Date: 06 September 2025, Time; 02.36 PM

The U.S. tariff precedent is a wake-up call. In 2022, the U.S. blocked exports of NVIDIA’s A100/H100 GPUs to China, crippling its AI ambitions. Today, India imports 95% of its AI chips (NVIDIA/AMD) and relies on foreign cloud providers (AWS, Azure). A similar U.S. or Western embargo could freeze India’s AI progress overnight [1]. The $5 trillion economy goal of India demands AI Sovereignty. India’s AI market is projected to hit 7.8 billion by 2025 [2], with foreign dependency. Data is on high risk since foreign cloud providers could block access to Indian datasets under geopolitical pressure. Innovation startups waste 30-40% of revenue on foreign SaaS tools [2].

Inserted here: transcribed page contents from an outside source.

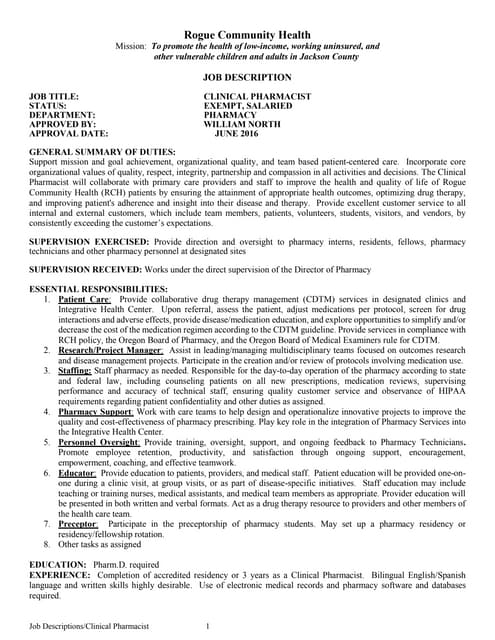 Rogue Community Health
Mission: To promote the health of low-income, working uninsured, and other vulnerable children and adults in Jackson County

JOB DESCRIPTION

JOB TITLE: CLINICAL PHARMACIST
STATUS: EXEMPT, SALARIED
DEPARTMENT: PHARMACY
APPROVED BY: WILLIAM NORTH
APPROVAL DATE: JUNE 2016

GENERAL SUMMARY OF DUTIES:
Support mission and goal achievement, organizational quality, and team based patient-centered care. Incorporate core organizational values of quality, respect, integrity, partnership and compassion in all activities and decisions. The Clinical Pharmacist will collaborate with primary care providers and staff to improve the health and quality of life of Rogue Community Health (RCH) patients by ensuring the attainment of appropriate health outcomes, optimizing drug therapy, and improving patient's adherence and insight into their disease and therapy. Provide excellent customer service to all internal and external customers, which include team members, patients, volunteers, students, visitors, and vendors, by consistently exceeding the customer's expectations.

SUPERVISION EXERCISED: Provide direction and oversight to pharmacy interns, residents, fellows, pharmacy technicians and other pharmacy personnel at designated sites

SUPERVISION RECEIVED: Works under the direct supervision of the Director of Pharmacy

ESSENTIAL RESPONSIBILITIES:
1. Patient Care: Provide collaborative drug therapy management (CDTM) services in designated clinics and Integrative Health Center. Upon referral, assess the patient, adjust medications per protocol, screen for drug interactions and adverse effects, provide disease/medication education, and explore opportunities to simplify and/or decrease the cost of the medication regimen according to the CDTM guideline. Provide services in compliance with RCH policy, the Oregon Board of Pharmacy, and the Oregon Board of Medical Examiners rule for CDTM.
2. Research/Project Manager: Assist in leading/managing multidisciplinary teams focused on outcomes research and disease management projects. Participate in the creation and/or review of protocols involving medication use.
3. Staffing: Staff pharmacy as needed. Responsible for the day-to-day operation of the pharmacy according to state and federal law, including counseling patients on all new prescriptions, medication reviews, supervising performance and accuracy of technical staff, ensuring quality customer service and observance of HIPAA requirements regarding patient confidentiality and other duties as assigned.
4. Pharmacy Support: Work with care teams to help design and operationalize innovative projects to improve the quality and cost-effectiveness of pharmacy prescribing. Play key role in the integration of Pharmacy Services into the Integrative Health Center.
5. Personnel Oversight: Provide training, oversight, support, and ongoing feedback to Pharmacy Technicians. Promote employee retention, productivity, and satisfaction through ongoing support, encouragement, empowerment, coaching, and effective teamwork.
6. Educator: Provide education to patients, providers, and medical staff. Patient education will be provided one-on-one during a clinic visit, at group visits, or as part of disease-specific initiatives. Staff education may include teaching or training nurses, medical assistants, and medical team members as appropriate. Provider education will be presented in both written and verbal formats. Act as a drug therapy resource to providers and other members of the health care team.
7. Preceptor: Participate in the preceptorship of pharmacy students. May set up a pharmacy residency or residency/fellowship rotation.
8. Other tasks as assigned

EDUCATION: Pharm.D. required
EXPERIENCE: Completion of accredited residency or 3 years as a Clinical Pharmacist. Bilingual English/Spanish language and written skills highly desirable. Use of electronic medical records and pharmacy software and databases required.

Job Descriptions/Clinical Pharmacist 1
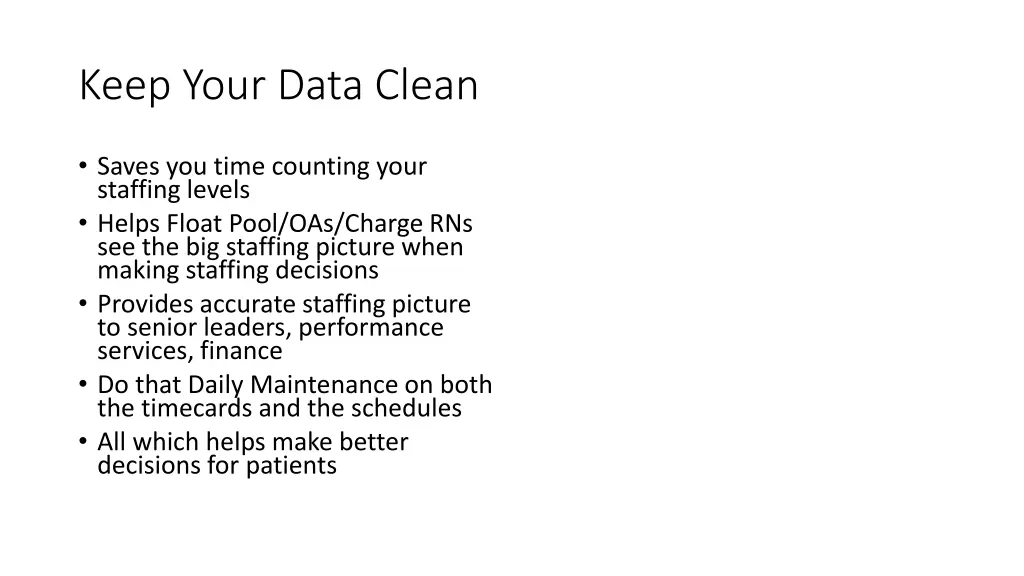 Keep Your Data Clean

• Saves you time counting your staffing levels
• Helps Float Pool/OAs/Charge RNs see the big staffing picture when making staffing decisions
• Provides accurate staffing picture to senior leaders, performance services, finance
• Do that Daily Maintenance on both the timecards and the schedules
• All which helps make better decisions for patients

This is the time for India now. Let’s build an AI future as technology users and creators. The Table-1 presents a summarized analysis of the AI services and tools, utilized by India. Further, the reason for self-resiliency is mentioned with a proper road map. The achievements of the India in this roadmap have been highlighted with future gaps to be filled.

 

 

 

 

 

 

 

 

 

[Note: This table was not getting copied from my original written documents. Thus the image of the table is presented here.]

Key Inferences from Table-1 that:

  • Language diversity has been achieved through Bhashini (National Language Translation Mission) supports 22 scheduled languages, including Hindi, Tamil, Bengali, and tribal languages like Gondi and Santhali. Adi Vaani focuses on 8 tribal languages (e.g., Kurukh, Great Andamanese).

  • Hardware development is in progress. Vikram-32 (IIT-Madras) is India’s first RISC-V-based processor, designed for edge AI.

  • India Semiconductor Mission aims to establish fabs by 2026 (e.g., Tata’s OSAT in Dholera).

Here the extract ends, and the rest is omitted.